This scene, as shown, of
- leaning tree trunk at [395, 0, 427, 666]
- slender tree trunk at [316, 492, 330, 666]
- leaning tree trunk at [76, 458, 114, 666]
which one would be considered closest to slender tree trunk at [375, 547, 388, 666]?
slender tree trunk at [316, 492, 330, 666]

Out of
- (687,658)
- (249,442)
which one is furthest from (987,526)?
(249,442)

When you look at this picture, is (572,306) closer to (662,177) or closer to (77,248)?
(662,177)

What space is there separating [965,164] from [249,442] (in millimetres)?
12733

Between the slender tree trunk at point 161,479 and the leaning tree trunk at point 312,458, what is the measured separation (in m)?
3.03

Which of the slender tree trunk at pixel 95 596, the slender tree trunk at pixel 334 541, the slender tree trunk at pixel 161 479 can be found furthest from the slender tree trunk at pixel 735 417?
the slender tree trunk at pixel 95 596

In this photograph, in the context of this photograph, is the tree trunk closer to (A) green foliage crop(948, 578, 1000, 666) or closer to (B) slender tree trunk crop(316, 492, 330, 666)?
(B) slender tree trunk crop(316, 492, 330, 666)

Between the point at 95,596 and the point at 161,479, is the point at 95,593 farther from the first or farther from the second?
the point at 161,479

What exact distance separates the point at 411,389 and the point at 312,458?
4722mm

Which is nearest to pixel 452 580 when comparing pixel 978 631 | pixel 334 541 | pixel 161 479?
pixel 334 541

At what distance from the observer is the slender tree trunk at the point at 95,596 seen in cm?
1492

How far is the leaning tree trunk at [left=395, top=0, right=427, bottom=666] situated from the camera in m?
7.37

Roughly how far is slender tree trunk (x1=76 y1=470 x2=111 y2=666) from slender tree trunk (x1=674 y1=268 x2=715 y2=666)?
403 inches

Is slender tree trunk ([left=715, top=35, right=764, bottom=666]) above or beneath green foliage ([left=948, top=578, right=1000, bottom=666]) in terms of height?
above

** WHAT IS BEING ASKED **
Duplicate everything from the line containing "terms of height?" down to the end of the data, keeping each line unchanged.

** SOLUTION TO THIS EXERCISE **
Is slender tree trunk ([left=715, top=35, right=764, bottom=666]) above or beneath green foliage ([left=948, top=578, right=1000, bottom=666]) in terms of height?
above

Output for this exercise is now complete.